>> BEGIN ENTRIES SUPPLIED

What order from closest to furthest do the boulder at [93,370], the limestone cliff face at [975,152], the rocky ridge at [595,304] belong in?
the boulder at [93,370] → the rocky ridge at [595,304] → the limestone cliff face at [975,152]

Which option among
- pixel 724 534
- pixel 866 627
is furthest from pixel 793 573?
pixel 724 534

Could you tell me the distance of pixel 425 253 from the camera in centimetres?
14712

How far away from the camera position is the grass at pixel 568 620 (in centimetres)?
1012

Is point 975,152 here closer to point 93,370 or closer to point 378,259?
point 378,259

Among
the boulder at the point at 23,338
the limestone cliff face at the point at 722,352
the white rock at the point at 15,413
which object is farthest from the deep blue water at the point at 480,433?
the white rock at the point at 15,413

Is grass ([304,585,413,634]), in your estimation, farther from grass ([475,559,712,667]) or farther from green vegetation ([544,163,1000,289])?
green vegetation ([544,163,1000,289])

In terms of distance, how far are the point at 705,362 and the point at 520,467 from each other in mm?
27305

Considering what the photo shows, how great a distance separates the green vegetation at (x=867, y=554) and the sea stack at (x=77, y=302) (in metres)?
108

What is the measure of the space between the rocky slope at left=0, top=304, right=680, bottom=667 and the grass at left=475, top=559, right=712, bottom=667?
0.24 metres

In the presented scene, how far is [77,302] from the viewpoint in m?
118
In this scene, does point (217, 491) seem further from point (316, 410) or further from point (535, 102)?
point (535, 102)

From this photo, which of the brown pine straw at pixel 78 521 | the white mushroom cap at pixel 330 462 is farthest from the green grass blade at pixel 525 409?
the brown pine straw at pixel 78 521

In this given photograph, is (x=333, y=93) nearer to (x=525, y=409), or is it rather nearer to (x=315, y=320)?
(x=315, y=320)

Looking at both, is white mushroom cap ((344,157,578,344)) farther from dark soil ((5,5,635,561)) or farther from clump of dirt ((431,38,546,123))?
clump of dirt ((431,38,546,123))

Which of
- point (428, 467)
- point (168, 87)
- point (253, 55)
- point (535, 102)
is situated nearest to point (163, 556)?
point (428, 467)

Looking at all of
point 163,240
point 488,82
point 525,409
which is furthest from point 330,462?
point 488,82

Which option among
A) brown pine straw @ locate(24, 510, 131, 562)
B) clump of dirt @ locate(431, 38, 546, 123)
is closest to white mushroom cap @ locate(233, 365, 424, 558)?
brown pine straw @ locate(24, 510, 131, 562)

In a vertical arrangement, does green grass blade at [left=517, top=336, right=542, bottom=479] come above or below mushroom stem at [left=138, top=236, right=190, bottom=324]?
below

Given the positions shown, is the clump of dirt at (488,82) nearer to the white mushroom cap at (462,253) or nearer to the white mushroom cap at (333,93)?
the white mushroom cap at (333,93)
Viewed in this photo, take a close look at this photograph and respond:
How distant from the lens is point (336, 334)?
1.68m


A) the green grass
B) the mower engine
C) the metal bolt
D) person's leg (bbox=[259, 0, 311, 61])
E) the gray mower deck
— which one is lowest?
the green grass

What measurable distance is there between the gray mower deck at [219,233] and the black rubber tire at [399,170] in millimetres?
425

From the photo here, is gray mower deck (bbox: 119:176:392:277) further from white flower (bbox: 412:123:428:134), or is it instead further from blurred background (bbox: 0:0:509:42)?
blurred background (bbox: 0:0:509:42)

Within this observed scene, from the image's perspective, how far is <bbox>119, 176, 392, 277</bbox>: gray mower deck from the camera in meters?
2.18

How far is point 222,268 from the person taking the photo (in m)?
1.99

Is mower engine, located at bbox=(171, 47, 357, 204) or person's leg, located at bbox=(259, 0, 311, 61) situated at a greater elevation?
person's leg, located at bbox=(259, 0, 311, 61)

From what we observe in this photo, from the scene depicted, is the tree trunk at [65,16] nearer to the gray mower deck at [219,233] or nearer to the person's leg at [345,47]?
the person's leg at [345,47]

>> END ENTRIES SUPPLIED

Rewrite all of the data above with "mower engine" swapped for "lawnmower motor" wherever it occurs, leaving everything else untouched.

What order from closest to furthest do the boulder at [93,370], the limestone cliff face at [975,152], the rocky ridge at [595,304] belong in?
the boulder at [93,370] → the rocky ridge at [595,304] → the limestone cliff face at [975,152]

Which option among
- pixel 724 534
- pixel 866 627
is furthest from pixel 793 573?
pixel 724 534

Could you tell me the distance of pixel 425 253 from the camera in centimetres?
14712

How far away from the camera position is the grass at pixel 568 620 (in centimetres)?
1012

Is point 975,152 here closer to point 93,370 or closer to point 378,259?
point 378,259

Among
the boulder at the point at 23,338
the limestone cliff face at the point at 722,352
the white rock at the point at 15,413
which object is farthest from the deep blue water at the point at 480,433?
the white rock at the point at 15,413

Is grass ([304,585,413,634]), in your estimation, farther from grass ([475,559,712,667]) or farther from green vegetation ([544,163,1000,289])?
green vegetation ([544,163,1000,289])

In terms of distance, how far are the point at 705,362 and the point at 520,467 from each other in mm?
27305

Considering what the photo shows, how great a distance separates the green vegetation at (x=867, y=554) and the sea stack at (x=77, y=302) (in metres)?
108

What is the measure of the space between the rocky slope at left=0, top=304, right=680, bottom=667 and the grass at left=475, top=559, right=712, bottom=667?
0.24 metres

In the presented scene, how far is [77,302] from the viewpoint in m?
118
In this scene, does point (217, 491) seem further from point (316, 410) or further from point (535, 102)?
point (535, 102)

From this photo, which of the brown pine straw at pixel 78 521 | the white mushroom cap at pixel 330 462 is farthest from the green grass blade at pixel 525 409?
the brown pine straw at pixel 78 521

In this given photograph, is (x=333, y=93) nearer to (x=525, y=409), or is it rather nearer to (x=315, y=320)?
(x=315, y=320)

Looking at both, is white mushroom cap ((344,157,578,344)) farther from dark soil ((5,5,635,561)) or farther from clump of dirt ((431,38,546,123))?
clump of dirt ((431,38,546,123))

Which of
- point (428, 467)
- point (168, 87)
- point (253, 55)
- point (535, 102)
is situated nearest to point (163, 556)?
point (428, 467)

Looking at all of
point 163,240
point 488,82
point 525,409
which is furthest from point 330,462?
point 488,82

Which option among
A) brown pine straw @ locate(24, 510, 131, 562)
B) clump of dirt @ locate(431, 38, 546, 123)
is closest to white mushroom cap @ locate(233, 365, 424, 558)?
brown pine straw @ locate(24, 510, 131, 562)

In a vertical arrangement, does green grass blade at [left=517, top=336, right=542, bottom=479] come above or below mushroom stem at [left=138, top=236, right=190, bottom=324]?
below

Given the positions shown, is the clump of dirt at (488,82) nearer to the white mushroom cap at (462,253) or nearer to the white mushroom cap at (333,93)?
the white mushroom cap at (333,93)
Viewed in this photo, take a close look at this photograph and respond:
How distant from the lens is point (336, 334)?
1.68m


A) the green grass
B) the lawnmower motor
C) the metal bolt
D) person's leg (bbox=[259, 0, 311, 61])
E) the gray mower deck
— which one is lowest?
the green grass

What measurable distance is there between the gray mower deck at [219,233] and the black rubber tire at [399,170] in millimetres?
425

From the photo here, is gray mower deck (bbox: 119:176:392:277) further from white flower (bbox: 412:123:428:134), or is it instead further from blurred background (bbox: 0:0:509:42)?
blurred background (bbox: 0:0:509:42)

Within this observed scene, from the image's perspective, how far is <bbox>119, 176, 392, 277</bbox>: gray mower deck from the camera in meters?
2.18

How far is point 222,268 from the person taking the photo (in m)?
1.99

Is lawnmower motor, located at bbox=(171, 47, 357, 204) or person's leg, located at bbox=(259, 0, 311, 61) situated at a greater elevation?
person's leg, located at bbox=(259, 0, 311, 61)

From what we observe in this photo, from the scene depicted, is the tree trunk at [65,16] nearer to the gray mower deck at [219,233] or nearer to the person's leg at [345,47]?
the person's leg at [345,47]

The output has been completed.